## EXTRAIT
►
Auteur : Ermylos Plevrakis

 

J. Winfried Lücke, Religion und Denken: Die Epistemologie religiöser Überzeugungen im Spätwerk G. W. F. Hegels, Tübingen, Mohr Siebeck, 2023, 605 p.

Le volumineux travail de J. Winfried Lücke porte sur diverses thèses de Hegel, afin de reconstruire leur contenu épistémologique religieux dans le contexte des débats contemporains. L’objectif principal est de justifier et défendre un théisme d’inspiration chrétienne. L’auteur rejoint des interprètes comme John N. Findlay, Frederick Beiser, Vittorio Hösle et Friedrich Hermanni et critique, par exemple, les interprétations de Dieter Henrich, Klaus Hartmann et Robert Pippin. La conclusion de l’ouvrage met en avant, et c’est son principal mérite, la contribution de l’auteur à un développement « hégélien » des thèses d’Alvin Plantinga, actuellement très discutées.
La première partie met en évidence l’aspect spécifiquement doxastique de certaines attitudes religieuses à l’aide de définitions « provisoire » de Dieu ou de l’absolu, ainsi que de la représentation et de la foi. Selon l’auteur, la justification proprement hégélienne du statut épistémique des attitudes religieuses se rapproche de la théologie naturelle et du kantisme.
La deuxième partie traite en détail des Leçons de Hegel sur les preuves de l’existence de Dieu, avec l’objectif de retracer la théorie hégélienne des formes religieuses de pensée. Cela permet d’obtenir des contenus théologiques fondamentaux, tandis que la pensée religieuse selon Hegel se révèle être, selon l’auteur, conséquente et de nature authentiquement inférentielle. Ainsi, « dans une perspective hégélienne, il n’est guère possible de douter que les croyants puissent ou aient le droit de revendiquer un savoir et une connaissance authentiques et utilisables ». L’auteur attribue à cette approche le label d’« évidentialisme modéré », par lequel il entend souligner la solidarité essentielle de l’Absolu et de la saisie de la structure catégorielle de la réalité.
Enfin, dans la troisième partie, la perspective est élargie à d’autres problèmes de philosophie de la religion et contenus théologiques. L’auteur défend une interprétation théiste de la philosophie de Hegel dans son ensemble, ainsi que l’identité de contenu de la religion et de la philosophie, la nécessité de la pluralité religieuse, la personnalité de l’Absolu et la nécessité de la création.
◄
## Lignes de questions sur des scènes
►
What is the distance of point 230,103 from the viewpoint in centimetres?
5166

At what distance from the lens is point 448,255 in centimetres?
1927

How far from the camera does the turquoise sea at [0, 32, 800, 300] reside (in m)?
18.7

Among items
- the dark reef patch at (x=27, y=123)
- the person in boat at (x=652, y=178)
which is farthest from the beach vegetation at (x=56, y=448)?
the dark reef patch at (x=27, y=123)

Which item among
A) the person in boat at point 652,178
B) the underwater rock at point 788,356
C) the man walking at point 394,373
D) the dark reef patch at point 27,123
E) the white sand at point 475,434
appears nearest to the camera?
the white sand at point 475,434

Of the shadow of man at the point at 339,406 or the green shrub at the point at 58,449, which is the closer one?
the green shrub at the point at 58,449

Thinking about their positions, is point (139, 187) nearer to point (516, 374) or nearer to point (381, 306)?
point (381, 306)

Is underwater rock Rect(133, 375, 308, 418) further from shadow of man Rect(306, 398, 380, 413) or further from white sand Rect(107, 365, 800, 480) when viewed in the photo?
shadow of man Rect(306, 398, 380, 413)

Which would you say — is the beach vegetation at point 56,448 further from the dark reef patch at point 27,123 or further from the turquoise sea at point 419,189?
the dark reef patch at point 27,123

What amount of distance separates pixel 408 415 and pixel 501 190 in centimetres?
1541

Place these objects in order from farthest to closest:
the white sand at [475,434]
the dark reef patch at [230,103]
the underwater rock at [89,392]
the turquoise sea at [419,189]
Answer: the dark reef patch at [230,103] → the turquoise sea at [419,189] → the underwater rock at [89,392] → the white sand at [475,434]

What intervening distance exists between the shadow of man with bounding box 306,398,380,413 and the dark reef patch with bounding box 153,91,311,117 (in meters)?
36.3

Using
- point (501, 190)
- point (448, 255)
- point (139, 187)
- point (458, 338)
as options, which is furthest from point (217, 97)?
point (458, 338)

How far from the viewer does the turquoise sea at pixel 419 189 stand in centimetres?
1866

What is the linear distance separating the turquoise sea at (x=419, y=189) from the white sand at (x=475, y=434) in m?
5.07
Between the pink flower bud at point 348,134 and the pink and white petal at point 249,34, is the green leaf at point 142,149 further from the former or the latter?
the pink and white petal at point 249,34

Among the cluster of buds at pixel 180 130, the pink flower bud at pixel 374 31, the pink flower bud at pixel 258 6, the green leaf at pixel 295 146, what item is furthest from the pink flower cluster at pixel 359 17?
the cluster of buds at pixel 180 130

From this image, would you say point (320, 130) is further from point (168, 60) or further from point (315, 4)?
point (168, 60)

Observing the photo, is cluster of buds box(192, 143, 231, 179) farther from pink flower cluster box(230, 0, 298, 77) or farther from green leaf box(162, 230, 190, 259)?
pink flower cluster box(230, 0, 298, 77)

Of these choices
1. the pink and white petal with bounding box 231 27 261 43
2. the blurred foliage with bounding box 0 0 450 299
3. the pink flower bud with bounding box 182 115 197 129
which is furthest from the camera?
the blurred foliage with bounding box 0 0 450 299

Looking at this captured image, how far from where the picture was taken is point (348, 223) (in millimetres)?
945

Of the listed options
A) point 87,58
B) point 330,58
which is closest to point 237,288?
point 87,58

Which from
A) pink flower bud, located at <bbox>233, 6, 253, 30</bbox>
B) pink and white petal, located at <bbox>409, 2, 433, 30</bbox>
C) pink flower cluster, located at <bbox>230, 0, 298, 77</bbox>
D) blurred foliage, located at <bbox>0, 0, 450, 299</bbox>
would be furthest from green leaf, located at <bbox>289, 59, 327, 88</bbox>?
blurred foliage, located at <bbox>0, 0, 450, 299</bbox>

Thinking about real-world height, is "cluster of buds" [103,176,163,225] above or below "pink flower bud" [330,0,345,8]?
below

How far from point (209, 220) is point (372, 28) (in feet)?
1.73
◄
## DÉFI
Recopiez le passage du compte rendu en commençant par « La deuxième partie » et en terminant par « de la réalité. », en y changeant « évidentialisme modéré » en « évidentialisme tempéré ».

## SORTIE COMPLÈTE
La deuxième partie traite en détail des Leçons de Hegel sur les preuves de l’existence de Dieu, avec l’objectif de retracer la théorie hégélienne des formes religieuses de pensée. Cela permet d’obtenir des contenus théologiques fondamentaux, tandis que la pensée religieuse selon Hegel se révèle être, selon l’auteur, conséquente et de nature authentiquement inférentielle. Ainsi, « dans une perspective hégélienne, il n’est guère possible de douter que les croyants puissent ou aient le droit de revendiquer un savoir et une connaissance authentiques et utilisables ». L’auteur attribue à cette approche le label d’« évidentialisme tempéré », par lequel il entend souligner la solidarité essentielle de l’Absolu et de la saisie de la structure catégorielle de la réalité.